ProSafe Gigabit 8 Port VPN Firewall FVS318G Reference Manual
3-6 LAN Configuration
v1.1, August 2010
The Network Database is updated by these methods:
• DHCP Client Requests. By default, the DHCP server in this VPN firewall is enabled, and
will accept and respond to DHCP client requests from PCs and other network devices. These
requests also generate an entry in the Network Database. Because of this, leaving the DHCP
Server feature (on the LAN screen) enabled is strongly recommended.
• Scanning the Network. The local network is scanned using standard methods such as ARP.
This will detect active devices which are not DHCP clients. However, sometimes the name of
the PC or device cannot be accurately determined, and will be shown as Unknown.
• Manual Entry. You can manually enter information about a network device.
Creating the Network Database
Some advantages of the Network Database are:
• Generally, you do not need to enter either IP address or MAC addresses. Instead, you can just
select the desired PC or device.
• No need to reserve an IP address for a PC in the DHCP Server. All IP address assignments
made by the DHCP Server will be maintained until the PC or device is removed from the
database, either by expiry (inactive for a long time) or by you.

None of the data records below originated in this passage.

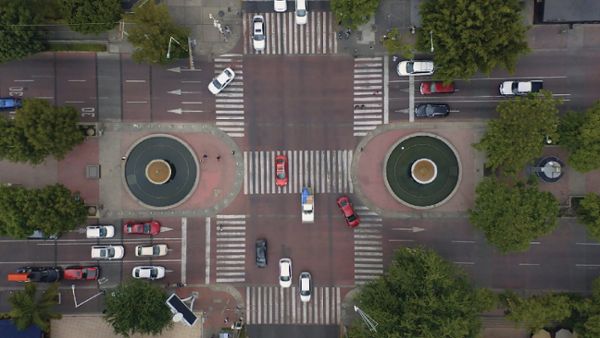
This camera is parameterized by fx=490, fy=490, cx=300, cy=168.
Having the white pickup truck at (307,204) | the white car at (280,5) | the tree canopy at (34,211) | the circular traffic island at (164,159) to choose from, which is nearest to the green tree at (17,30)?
the tree canopy at (34,211)

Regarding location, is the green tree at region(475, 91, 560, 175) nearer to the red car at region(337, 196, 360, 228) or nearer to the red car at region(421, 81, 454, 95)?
the red car at region(421, 81, 454, 95)

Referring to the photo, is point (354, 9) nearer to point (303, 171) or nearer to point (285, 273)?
point (303, 171)

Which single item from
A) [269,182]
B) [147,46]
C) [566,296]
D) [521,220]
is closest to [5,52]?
[147,46]

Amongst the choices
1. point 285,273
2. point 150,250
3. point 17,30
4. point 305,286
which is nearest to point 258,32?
point 17,30

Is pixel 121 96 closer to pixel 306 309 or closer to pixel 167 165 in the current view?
pixel 167 165

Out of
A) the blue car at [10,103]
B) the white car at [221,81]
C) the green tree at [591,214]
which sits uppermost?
the white car at [221,81]

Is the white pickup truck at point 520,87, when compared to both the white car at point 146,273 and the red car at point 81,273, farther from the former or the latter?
the red car at point 81,273
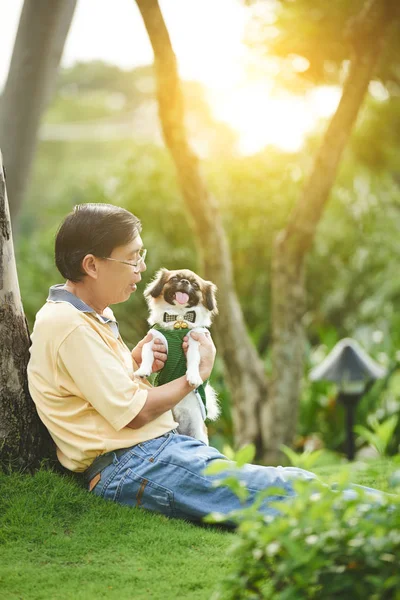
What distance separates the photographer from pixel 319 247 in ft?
38.9

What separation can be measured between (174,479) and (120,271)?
2.71 feet

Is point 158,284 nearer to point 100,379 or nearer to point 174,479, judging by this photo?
point 100,379

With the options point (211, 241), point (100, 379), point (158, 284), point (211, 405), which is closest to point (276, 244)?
point (211, 241)

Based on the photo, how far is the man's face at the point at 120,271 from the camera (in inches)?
112

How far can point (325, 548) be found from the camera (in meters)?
1.68

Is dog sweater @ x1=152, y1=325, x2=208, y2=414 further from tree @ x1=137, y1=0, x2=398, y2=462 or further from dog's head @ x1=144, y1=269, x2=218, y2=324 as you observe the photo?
tree @ x1=137, y1=0, x2=398, y2=462

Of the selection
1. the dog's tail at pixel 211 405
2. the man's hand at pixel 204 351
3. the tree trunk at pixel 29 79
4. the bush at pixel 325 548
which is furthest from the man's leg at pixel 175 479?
the tree trunk at pixel 29 79

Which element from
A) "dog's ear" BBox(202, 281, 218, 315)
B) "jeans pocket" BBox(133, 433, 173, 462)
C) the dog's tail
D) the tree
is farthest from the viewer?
the tree

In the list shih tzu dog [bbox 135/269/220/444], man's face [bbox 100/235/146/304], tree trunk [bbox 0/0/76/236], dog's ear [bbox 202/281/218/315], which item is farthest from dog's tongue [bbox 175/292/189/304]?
tree trunk [bbox 0/0/76/236]

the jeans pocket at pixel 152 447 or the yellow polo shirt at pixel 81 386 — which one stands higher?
the yellow polo shirt at pixel 81 386

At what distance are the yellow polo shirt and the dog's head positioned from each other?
334mm

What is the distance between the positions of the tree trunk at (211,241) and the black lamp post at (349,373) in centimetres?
72

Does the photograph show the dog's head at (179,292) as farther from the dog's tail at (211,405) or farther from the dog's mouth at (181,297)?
the dog's tail at (211,405)

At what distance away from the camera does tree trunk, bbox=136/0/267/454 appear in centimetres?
583
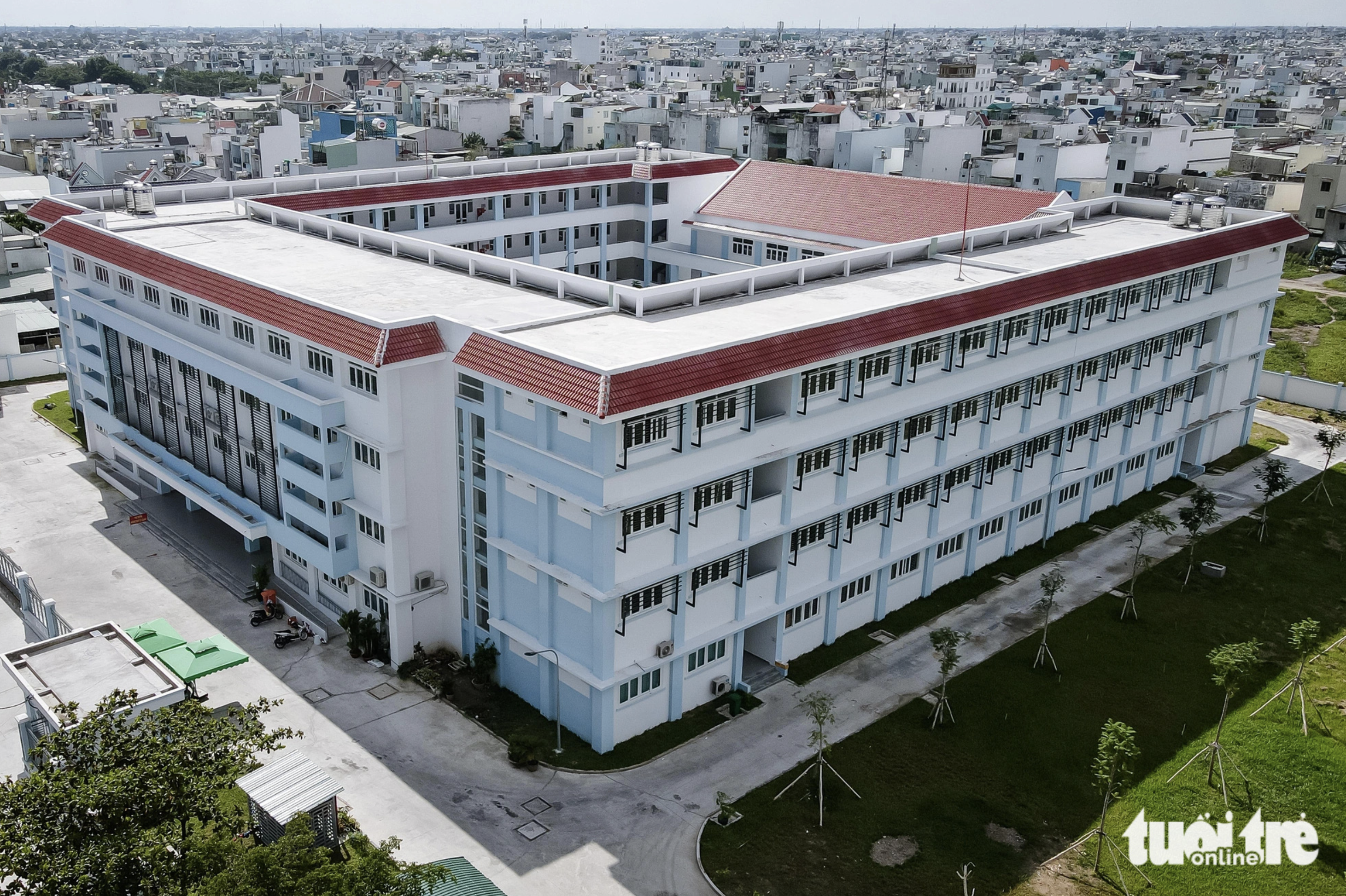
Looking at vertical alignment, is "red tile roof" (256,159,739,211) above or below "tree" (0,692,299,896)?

• No need to use a fixed IP address on PCs. Because the address allocated by the DHCP Server
will never change, you do not need to assign a fixed IP address to a PC to ensure it always has
the same IP address.
• MAC level control over PCs. The Network Database uses the MAC address to identify each
PC or device. So changing a PC’s IP address does not affect any restrictions on that PC.
• Group and individual control over PCs.
– You can assign PCs to groups and apply restrictions to each group using the Firewall
Rules screen (see “Using Rules to Block or Allow Specific Kinds of Traffic” on page 4-2).
– You can also select the groups to be covered by the Block Sites feature (see “Blocking
Internet Sites (Content Filtering)” on page 4-30).
– If necessary, you can also create firewall rules to apply to a single PC (see “Configuring
Source MAC Filtering” on page 4-33). Because the MAC address is used to identify each
PC, users cannot avoid these restrictions by changing their IP address.
• A computer is identified by its MAC address—not its IP address. Hence, changing a
computer’s IP address does not affect any restrictions applied to that PC.